Source extract:
▼
Then I got to raising rabbits and built quite a hutch out back of the barn. . . . Come Friday night, after the pigeons came in, if there were squabs up there, I’d get the squabs and a bucket of boiling water, and I’d snap their heads off and clean them. I’d kill four or five young rabbits, skin them and clean them. Then I’d take a market basket and go out the next day beating on doors, and I never failed to sell all the squabs and rabbits I had in the basket. I built up a little business.40

In March 1923 the Reagans moved to a smaller house on the North Side, where the brothers had to sleep on an enclosed porch but could attend the academically superior North Dixon High School.41 The Rock River divided Dixon socially as well as geographically. Downtown was on the South Side, as were the factories and the working-class Irish Catholic neighborhoods. The North Side was a little leafier, a little wealthier, more Protestant—“the sissies’ part of town,” as Neil put it. He refused to switch from South Dixon High School, at which he had started the previous fall, preferring to trek across the bridge every morning and afternoon.42 From then on, the Rock River also came to symbolize the division in the Reagan family.
▲
Aim of the exercise:
Can you repeat everything in the Dixon passage from "In March 1923" down to "the Reagan family."? The rows that come next are separate material, unrelated to the Dixon passage.

Information supplied:
▼
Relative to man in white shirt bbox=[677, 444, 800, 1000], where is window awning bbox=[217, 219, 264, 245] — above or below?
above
▲
▼
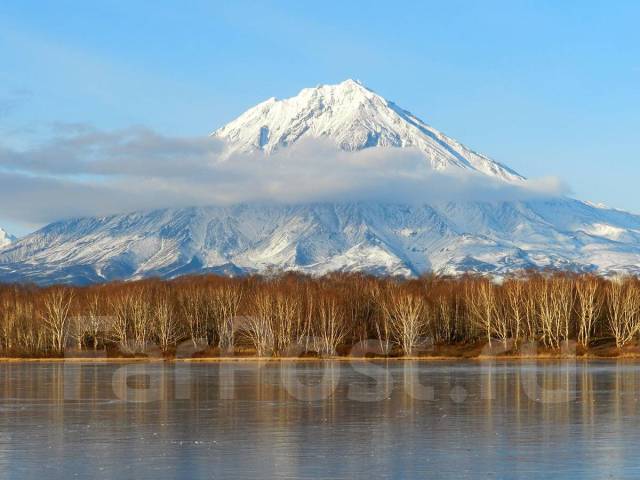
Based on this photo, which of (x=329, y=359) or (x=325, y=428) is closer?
▲
The reply:
In March 1923 the Reagans moved to a smaller house on the North Side, where the brothers had to sleep on an enclosed porch but could attend the academically superior North Dixon High School.41 The Rock River divided Dixon socially as well as geographically. Downtown was on the South Side, as were the factories and the working-class Irish Catholic neighborhoods. The North Side was a little leafier, a little wealthier, more Protestant—“the sissies’ part of town,” as Neil put it. He refused to switch from South Dixon High School, at which he had started the previous fall, preferring to trek across the bridge every morning and afternoon.42 From then on, the Rock River also came to symbolize the division in the Reagan family.